(EJERCICIO PROPUESTO) Reproduce al pie de la letra todas las líneas de los ítems que siguen.

Registros de preguntas espaciales:
---------------

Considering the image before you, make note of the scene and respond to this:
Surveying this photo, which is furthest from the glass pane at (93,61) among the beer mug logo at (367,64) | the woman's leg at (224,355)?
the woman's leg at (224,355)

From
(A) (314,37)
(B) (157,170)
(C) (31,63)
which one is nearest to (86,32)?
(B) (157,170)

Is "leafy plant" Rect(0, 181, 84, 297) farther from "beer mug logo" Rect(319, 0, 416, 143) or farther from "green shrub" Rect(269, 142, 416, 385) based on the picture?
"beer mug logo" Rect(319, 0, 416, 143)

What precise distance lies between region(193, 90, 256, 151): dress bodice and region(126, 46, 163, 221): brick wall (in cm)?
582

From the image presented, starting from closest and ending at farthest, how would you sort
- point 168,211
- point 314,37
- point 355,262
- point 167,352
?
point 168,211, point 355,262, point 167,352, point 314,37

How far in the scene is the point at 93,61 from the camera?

---------------

(LA RESPUESTA)
Considering the image before you, make note of the scene and respond to this:
Surveying this photo, which is furthest from the glass pane at (93,61) among the beer mug logo at (367,64) | the woman's leg at (224,355)?
the woman's leg at (224,355)

From
(A) (314,37)
(B) (157,170)
(C) (31,63)
which one is nearest to (86,32)?
(B) (157,170)

Is "leafy plant" Rect(0, 181, 84, 297) farther from "beer mug logo" Rect(319, 0, 416, 143) or farther from "green shrub" Rect(269, 142, 416, 385) based on the picture?
"beer mug logo" Rect(319, 0, 416, 143)

What precise distance lies between region(193, 90, 256, 151): dress bodice and region(126, 46, 163, 221): brick wall (in cm)?
582

From the image presented, starting from closest and ending at farthest, how would you sort
- point 168,211
- point 314,37
- point 355,262
- point 167,352
?
point 168,211, point 355,262, point 167,352, point 314,37

How far in the scene is the point at 93,61 from the camera?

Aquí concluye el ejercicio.